2) Assess your finances. Have a private “financial assessment” meeting with your spouse. To allow for private, uninterrupted time, it’s important that children not be present for this meeting. This step is very important, for it allows you to assess where you are in order to create an action plan. Although this step may sound scary or anxiety-inducing, your stress will actually be lessened once you have done an evaluation and created a concrete plan. As well, when couples come together to face difficulties with a positive, go-forward attitude, their relationship can actually become stronger and more cohesive. Find a convenient time that you and your spouse can sit in quiet to review your financial concerns. The goal of the meeting is to honestly and objectively assess outstanding bills, income, and expenses. During this meeting:

      • Create an outline of all outstanding bills including each bill’s interest rate. Make note of any bills that are in arrears.
      • Make an honest outline of all sources of actual income.
      • Create a thorough outline of all expenses. Place and asterisk next to those that are necessary and vital (e.g., automobile insurance). Place a minus sign next to those that are unnecessary (expensive clothing, coffee shop visits, etc.).

3) Create an action plan. A specific plan for action can serve to reduce stress by taking the worrisome element of the unknown or unclear out of the equation. Now that you can clearly assess your financial issues (your income versus your expenses), you can create an action plan to get your finances under control. If your assessment meeting was long and involved, you may prefer to have a separate meeting with your partner to create an action plan. It’s important to have a positive and collaborative attitude when creating your action plan. You may want to include the following in your action plan:

      • An overall outline of bills including balance, payment amount, and due date.
      • A targeted list of bills that must be given priority attention (e.g., rent, mortgage, and any past due bills).
      • Specific payment amounts that are within your budget.
      • Gradual, specific elimination of credit card debt.
      • A reduction in unnecessary expenses.
      • An agreement to put away credit cards until existing debt is resolved.
      • A small, set amount for a family “fun fund” (funds for gifts, movies, and holidays).

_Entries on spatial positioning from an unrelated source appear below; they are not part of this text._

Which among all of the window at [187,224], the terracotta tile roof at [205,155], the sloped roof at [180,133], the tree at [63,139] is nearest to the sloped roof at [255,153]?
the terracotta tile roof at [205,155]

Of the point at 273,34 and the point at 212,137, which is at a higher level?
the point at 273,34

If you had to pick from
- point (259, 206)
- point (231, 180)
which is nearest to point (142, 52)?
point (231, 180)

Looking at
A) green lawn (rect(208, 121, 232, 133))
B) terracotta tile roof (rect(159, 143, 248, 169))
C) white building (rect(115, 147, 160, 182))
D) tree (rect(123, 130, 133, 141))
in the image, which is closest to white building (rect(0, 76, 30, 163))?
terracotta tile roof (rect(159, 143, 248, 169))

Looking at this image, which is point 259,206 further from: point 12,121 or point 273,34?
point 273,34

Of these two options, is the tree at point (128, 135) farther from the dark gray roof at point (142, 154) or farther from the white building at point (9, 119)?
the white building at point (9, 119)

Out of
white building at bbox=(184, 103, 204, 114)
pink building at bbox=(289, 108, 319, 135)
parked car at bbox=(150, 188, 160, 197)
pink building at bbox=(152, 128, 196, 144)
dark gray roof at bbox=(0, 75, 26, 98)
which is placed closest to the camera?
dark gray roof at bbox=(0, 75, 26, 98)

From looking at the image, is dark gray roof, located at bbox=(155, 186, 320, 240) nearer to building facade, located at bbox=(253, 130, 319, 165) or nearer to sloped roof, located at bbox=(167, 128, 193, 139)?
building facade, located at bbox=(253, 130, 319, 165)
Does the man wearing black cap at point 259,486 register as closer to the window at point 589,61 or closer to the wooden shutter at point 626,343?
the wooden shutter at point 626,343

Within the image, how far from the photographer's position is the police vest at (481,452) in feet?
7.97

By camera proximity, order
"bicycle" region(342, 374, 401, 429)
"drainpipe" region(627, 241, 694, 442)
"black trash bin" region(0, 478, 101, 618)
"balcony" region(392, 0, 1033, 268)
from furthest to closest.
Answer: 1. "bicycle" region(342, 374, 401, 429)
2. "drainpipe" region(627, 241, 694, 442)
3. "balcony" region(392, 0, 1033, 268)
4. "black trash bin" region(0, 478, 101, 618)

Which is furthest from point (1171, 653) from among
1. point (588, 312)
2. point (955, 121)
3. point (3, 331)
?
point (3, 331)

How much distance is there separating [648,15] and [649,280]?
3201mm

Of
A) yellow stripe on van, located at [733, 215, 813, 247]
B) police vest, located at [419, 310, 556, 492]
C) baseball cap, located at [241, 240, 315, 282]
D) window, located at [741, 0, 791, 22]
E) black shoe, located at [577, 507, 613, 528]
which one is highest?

4) Make healthy finances a positive family goal. Once you and your partner have a specific and doable plan in mind, have an age-appropriate family meeting to discuss each family member’s part in the plan. For example, you wouldn’t want children to worry about past due payments or heavy credit card debt, but you can help a child create a reasonable, inexpensive birthday or holiday gift list. As well, children can be educated to learn positive financial behaviors including avoiding impulse buying in the supermarket and avoiding expensive fast food purchases.

As you and your family create healthy financial strategies together, you will find that financial hardships—as difficult as they may be—can bring your family closer together. Too, by modeling healthy financial behaviors, you will give your children the incredible gift of responsible money management—a gift that will last a lifetime.

Strive to maintain a positive attitude as you work to create greater financial health for you and your family. If worrisome thoughts about the future or regrets about past financial decisions creep in, remind yourself to focus on constructive thoughts. Your family can feel closer than ever as you work as a team to move through challenging times.